=== GIVEN PROBLEM ===
Count the lines in the records below that contain the string "drawer", treating uppercase and lowercase letters as different. Give only the number.

=== INFORMATION SUPPLIED ===

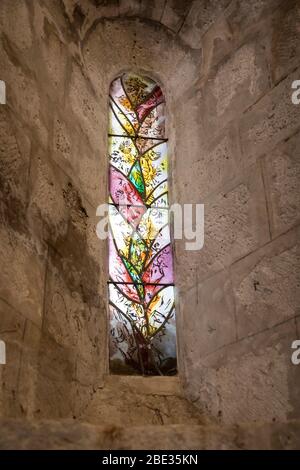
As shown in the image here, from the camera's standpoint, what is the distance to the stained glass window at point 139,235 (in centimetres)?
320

...

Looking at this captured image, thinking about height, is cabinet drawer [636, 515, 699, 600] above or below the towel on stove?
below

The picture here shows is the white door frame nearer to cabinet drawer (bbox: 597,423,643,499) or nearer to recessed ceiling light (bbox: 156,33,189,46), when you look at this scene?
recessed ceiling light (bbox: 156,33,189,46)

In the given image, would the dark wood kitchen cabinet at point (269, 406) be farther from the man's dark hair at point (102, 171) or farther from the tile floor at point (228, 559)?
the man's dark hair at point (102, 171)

=== TASK OUTPUT ===
2